┏━━

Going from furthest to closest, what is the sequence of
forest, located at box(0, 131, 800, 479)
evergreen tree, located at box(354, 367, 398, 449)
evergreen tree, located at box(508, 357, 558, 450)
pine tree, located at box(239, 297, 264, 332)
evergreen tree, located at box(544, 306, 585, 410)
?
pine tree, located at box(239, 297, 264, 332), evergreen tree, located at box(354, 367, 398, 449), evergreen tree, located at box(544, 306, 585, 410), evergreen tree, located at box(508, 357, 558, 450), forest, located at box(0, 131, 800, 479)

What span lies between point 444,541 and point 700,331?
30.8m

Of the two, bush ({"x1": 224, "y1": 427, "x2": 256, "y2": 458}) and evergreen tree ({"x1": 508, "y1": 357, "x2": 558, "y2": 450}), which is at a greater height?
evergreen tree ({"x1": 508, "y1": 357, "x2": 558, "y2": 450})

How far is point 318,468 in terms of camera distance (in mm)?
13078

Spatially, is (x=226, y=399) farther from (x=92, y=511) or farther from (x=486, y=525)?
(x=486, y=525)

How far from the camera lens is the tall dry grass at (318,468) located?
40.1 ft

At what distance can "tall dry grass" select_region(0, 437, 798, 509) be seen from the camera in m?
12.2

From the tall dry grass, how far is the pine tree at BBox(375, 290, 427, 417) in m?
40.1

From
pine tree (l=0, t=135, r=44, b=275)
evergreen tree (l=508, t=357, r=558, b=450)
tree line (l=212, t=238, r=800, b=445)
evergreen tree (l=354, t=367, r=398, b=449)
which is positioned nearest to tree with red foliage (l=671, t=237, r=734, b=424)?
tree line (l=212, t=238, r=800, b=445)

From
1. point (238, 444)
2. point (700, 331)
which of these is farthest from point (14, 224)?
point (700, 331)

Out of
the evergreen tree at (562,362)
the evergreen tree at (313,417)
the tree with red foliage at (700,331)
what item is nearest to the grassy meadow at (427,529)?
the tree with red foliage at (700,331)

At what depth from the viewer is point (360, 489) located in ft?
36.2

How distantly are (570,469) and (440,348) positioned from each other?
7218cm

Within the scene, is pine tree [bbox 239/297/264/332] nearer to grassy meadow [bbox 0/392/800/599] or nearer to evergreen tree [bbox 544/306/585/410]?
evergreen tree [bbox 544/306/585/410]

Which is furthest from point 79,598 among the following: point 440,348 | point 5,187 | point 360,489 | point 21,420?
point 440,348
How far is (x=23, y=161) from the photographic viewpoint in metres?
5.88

┗━━

Reproduce the data above verbatim, line for line.

Written response:
Going from furthest to closest, what is the sequence of
forest, located at box(0, 131, 800, 479)
evergreen tree, located at box(354, 367, 398, 449)
evergreen tree, located at box(508, 357, 558, 450)
pine tree, located at box(239, 297, 264, 332)
evergreen tree, located at box(544, 306, 585, 410)
?
pine tree, located at box(239, 297, 264, 332), evergreen tree, located at box(354, 367, 398, 449), evergreen tree, located at box(544, 306, 585, 410), evergreen tree, located at box(508, 357, 558, 450), forest, located at box(0, 131, 800, 479)

What span lies between point 444,541 and point 700,331?
30.8m

Of the two, bush ({"x1": 224, "y1": 427, "x2": 256, "y2": 458}) and evergreen tree ({"x1": 508, "y1": 357, "x2": 558, "y2": 450}), which is at a greater height?
evergreen tree ({"x1": 508, "y1": 357, "x2": 558, "y2": 450})

How far is point 318,468 in terms of camera distance (in mm)?
13078

Spatially, is (x=226, y=399) farther from (x=92, y=511) or farther from (x=486, y=525)?
(x=486, y=525)

How far from the camera lens is the tall dry grass at (318,468) located?
40.1 ft

At what distance can "tall dry grass" select_region(0, 437, 798, 509) be seen from the camera in m?
12.2

From the tall dry grass, how far is the pine tree at BBox(375, 290, 427, 417) in m?
40.1

From
pine tree (l=0, t=135, r=44, b=275)
evergreen tree (l=508, t=357, r=558, b=450)
tree line (l=212, t=238, r=800, b=445)
evergreen tree (l=354, t=367, r=398, b=449)
which is positioned nearest to tree with red foliage (l=671, t=237, r=734, b=424)?
tree line (l=212, t=238, r=800, b=445)

From
1. point (238, 444)
2. point (700, 331)
which of these is farthest from point (14, 224)?
point (700, 331)

Out of
the evergreen tree at (562,362)
the evergreen tree at (313,417)
the tree with red foliage at (700,331)
what item is nearest to the grassy meadow at (427,529)?
the tree with red foliage at (700,331)

At what depth from the viewer is point (360, 489) located in ft?
36.2

How distantly are (570,469) and (440,348) positioned from each other?
7218cm

Within the scene, is pine tree [bbox 239/297/264/332] nearer to grassy meadow [bbox 0/392/800/599] or nearer to evergreen tree [bbox 544/306/585/410]?
evergreen tree [bbox 544/306/585/410]

Which is furthest from point 79,598 among the following: point 440,348 | point 5,187 | point 360,489 | point 21,420?
point 440,348
How far is (x=23, y=161) from the photographic viewpoint in metres?
5.88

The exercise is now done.